The S, SE, and Titanium Ecosports all come standard with a 123 horsepower 1.0-liter EcoBoost engine with start/stop technology mated to a six-speed automatic transmission. Those who want more power can upgrade to the 2.0-liter I-4 engine, which also comes with start/stop technology. This motor is standard on SES models and is also paired with a six-speed auto.
The base engine for the Renegade is a 160 horsepower 1.4-liter turbo four-cylinder mill that can be paired with a nine-speed automatic or six-speed manual transmission. Moving up the ladder is 2.4-liter four-cylinder good for 180 horsepower and available only with the nine-speed auto. Although the Renegade offers more power than the Ecosport, it lacks modern technology like a start/stop feature. This round goes to the Ecosport.
Good fuel efficiency is in the DNA of the Renegade and Ecosport – their diminutive size combined with low-horsepower engines to produce sedan-like economy. Ecosport drivers who choose the 1.0-liter engine with get a combined 28 miles per gallon. Customers of 2.0-liter I-4 will see 23/city and 29/highway splits for a combined 26 miles per gallon.
The Renegade will get 31 miles per gallon highway with both the 1.4-liter and 2.4-liter engines. When it comes to city mileage, the 1.4-liter will get 24 mpg while the 2.4-liter hits 22 mpg. This round goes to the Renegade, which gets better fuel economy out of bigger engines.

* INFORMATION SHOWN

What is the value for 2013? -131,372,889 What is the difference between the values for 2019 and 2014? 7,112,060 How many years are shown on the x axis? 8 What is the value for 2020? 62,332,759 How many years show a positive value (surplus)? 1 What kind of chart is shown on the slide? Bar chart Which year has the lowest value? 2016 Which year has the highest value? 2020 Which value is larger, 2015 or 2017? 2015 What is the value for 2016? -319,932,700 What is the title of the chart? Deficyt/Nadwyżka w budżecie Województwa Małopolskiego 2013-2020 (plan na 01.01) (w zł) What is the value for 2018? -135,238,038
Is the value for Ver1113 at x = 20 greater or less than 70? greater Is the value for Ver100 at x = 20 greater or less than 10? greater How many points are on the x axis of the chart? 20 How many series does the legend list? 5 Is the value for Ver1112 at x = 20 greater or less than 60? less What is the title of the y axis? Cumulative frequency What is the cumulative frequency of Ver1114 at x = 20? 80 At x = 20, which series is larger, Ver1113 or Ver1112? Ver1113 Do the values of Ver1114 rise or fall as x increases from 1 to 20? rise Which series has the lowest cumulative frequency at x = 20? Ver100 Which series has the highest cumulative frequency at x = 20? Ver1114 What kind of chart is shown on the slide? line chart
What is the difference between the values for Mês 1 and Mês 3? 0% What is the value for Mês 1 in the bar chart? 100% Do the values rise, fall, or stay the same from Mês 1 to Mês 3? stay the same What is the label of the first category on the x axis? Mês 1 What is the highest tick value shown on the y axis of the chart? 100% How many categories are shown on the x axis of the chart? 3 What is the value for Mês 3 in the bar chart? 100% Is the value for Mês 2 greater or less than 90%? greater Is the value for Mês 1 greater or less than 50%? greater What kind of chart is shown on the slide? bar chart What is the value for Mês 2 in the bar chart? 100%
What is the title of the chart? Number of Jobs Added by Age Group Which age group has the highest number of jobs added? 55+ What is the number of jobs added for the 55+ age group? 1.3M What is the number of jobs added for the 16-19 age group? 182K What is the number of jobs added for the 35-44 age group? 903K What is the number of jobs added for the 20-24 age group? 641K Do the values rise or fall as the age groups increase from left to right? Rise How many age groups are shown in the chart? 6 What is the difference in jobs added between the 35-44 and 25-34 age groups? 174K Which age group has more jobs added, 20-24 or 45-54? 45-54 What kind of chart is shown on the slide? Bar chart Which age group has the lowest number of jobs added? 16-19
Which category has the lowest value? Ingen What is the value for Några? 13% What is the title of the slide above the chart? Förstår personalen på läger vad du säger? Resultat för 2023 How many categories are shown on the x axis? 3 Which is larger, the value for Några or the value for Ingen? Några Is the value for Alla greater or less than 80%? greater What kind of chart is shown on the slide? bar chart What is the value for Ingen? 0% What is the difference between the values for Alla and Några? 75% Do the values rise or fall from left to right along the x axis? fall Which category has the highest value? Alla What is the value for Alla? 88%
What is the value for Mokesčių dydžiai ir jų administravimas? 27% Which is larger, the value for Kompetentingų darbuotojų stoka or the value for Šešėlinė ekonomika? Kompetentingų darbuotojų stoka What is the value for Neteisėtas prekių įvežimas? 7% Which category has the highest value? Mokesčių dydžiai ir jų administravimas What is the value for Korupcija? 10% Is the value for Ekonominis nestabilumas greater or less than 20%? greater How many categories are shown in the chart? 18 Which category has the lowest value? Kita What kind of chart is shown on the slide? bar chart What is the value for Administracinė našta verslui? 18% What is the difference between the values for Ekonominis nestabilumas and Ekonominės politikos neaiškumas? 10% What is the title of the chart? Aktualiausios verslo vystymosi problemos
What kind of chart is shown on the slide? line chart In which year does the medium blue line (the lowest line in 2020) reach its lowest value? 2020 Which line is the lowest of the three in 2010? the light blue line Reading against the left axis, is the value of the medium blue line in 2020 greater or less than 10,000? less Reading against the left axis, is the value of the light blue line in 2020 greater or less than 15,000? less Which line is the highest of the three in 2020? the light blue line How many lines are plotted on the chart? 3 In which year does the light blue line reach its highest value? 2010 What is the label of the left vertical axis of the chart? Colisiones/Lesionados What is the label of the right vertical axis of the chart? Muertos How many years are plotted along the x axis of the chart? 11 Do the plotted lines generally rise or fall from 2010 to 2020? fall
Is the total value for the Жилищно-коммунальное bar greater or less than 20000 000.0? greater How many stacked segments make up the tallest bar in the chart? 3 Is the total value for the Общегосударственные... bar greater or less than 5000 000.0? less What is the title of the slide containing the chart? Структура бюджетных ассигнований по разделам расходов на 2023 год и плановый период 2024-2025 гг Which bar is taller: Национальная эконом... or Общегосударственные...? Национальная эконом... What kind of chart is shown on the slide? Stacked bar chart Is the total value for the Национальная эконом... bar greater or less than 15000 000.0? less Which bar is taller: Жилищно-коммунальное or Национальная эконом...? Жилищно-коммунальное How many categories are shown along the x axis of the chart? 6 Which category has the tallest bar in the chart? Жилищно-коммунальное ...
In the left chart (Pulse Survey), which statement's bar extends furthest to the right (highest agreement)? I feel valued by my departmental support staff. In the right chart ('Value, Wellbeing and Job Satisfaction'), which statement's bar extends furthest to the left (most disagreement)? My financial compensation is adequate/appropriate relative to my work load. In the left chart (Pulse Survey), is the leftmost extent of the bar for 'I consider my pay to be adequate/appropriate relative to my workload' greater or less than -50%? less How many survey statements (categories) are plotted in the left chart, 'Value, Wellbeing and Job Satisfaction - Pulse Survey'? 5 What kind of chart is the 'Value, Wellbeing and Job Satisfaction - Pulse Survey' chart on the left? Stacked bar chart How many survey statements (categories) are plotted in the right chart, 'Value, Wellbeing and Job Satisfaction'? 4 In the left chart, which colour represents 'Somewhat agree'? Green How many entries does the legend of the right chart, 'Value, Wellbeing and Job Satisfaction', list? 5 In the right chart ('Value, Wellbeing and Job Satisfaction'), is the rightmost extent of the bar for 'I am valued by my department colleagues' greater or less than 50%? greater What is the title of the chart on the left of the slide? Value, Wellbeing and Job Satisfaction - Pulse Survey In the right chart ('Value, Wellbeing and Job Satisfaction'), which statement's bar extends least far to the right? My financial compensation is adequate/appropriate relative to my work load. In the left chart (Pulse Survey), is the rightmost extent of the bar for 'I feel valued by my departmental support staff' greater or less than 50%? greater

* ASSIGNED TASK
Answer from the Ecosport and Renegade comparison:
(a) What horsepower does the Renegade's base 1.4-liter engine make?
(b) Which transmission is the Renegade's 2.4-liter engine offered with?
(c) What combined mileage do Ecosport drivers with the 1.0-liter engine get?

* OUTPUT FOR THIS EXERCISE
(a) 160 horsepower
(b) Only the nine-speed automatic
(c) 28 miles per gallon